- EXERCISE DETAILS -
Repeat each record exactly as written, and drop any images.

* * *

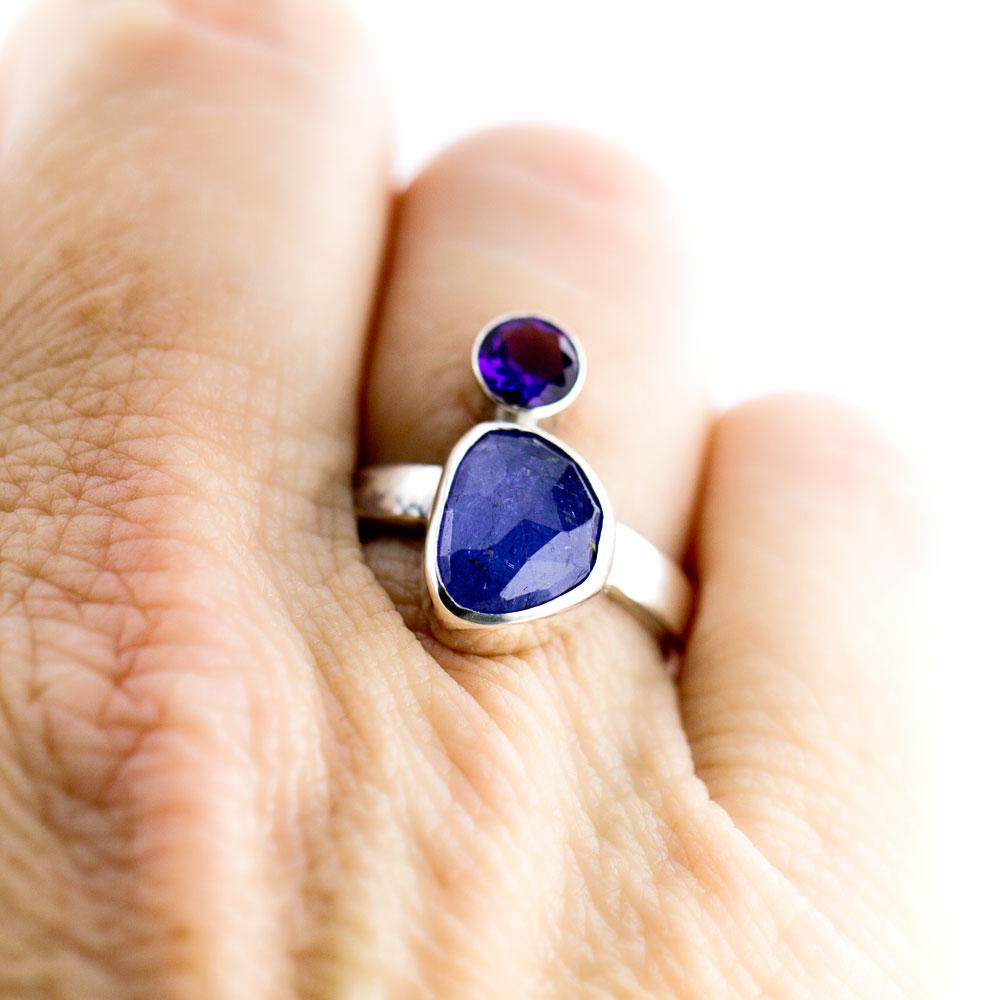 Tanzanite and Amethyst Ring-Terra Rustica Jewelry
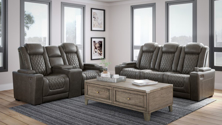 Picture of HyllMont Power Livingroom Set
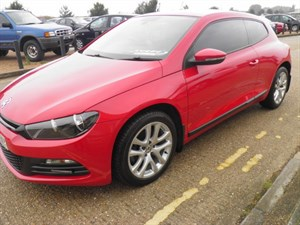 used VW Scirocco TSI in ely-cambridgeshire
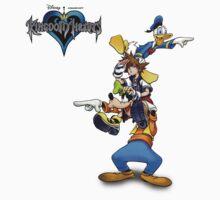 Kingdom Hearts shirt  by brodo458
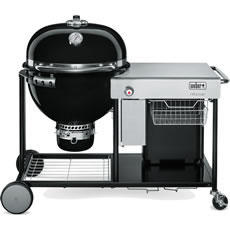 Get The Best Weber S And Other Barbecue Accessories Bbq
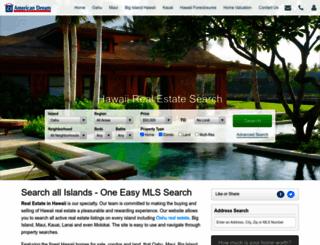 hawaiianrealestate.com screenshot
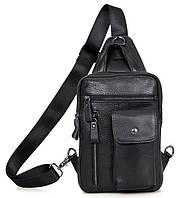 Кожаный Рюкзак кожаный Tiding Bag 4006A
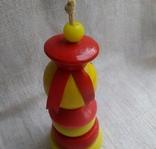 Советская деревянная игрушка Морячок, фото №5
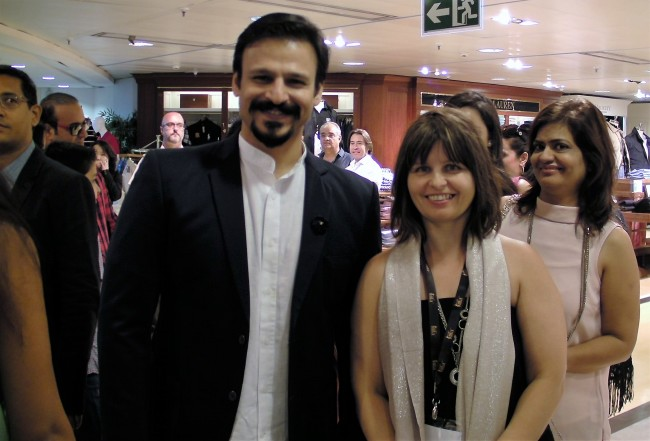 Vivek Oberoi IIFA 2016 Madrid Press Conference Journalism News network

* * *

- RESPONSE BELOW -
 Tanzanite and Amethyst Ring-Terra Rustica Jewelry
 Picture of HyllMont Power Livingroom Set
 used VW Scirocco TSI in ely-cambridgeshire
 Kingdom Hearts shirt  by brodo458
 Get The Best Weber S And Other Barbecue Accessories Bbq
 hawaiianrealestate.com screenshot
 Кожаный Рюкзак кожаный Tiding Bag 4006A
 Советская деревянная игрушка Морячок, фото №5
 Vivek Oberoi IIFA 2016 Madrid Press Conference Journalism News network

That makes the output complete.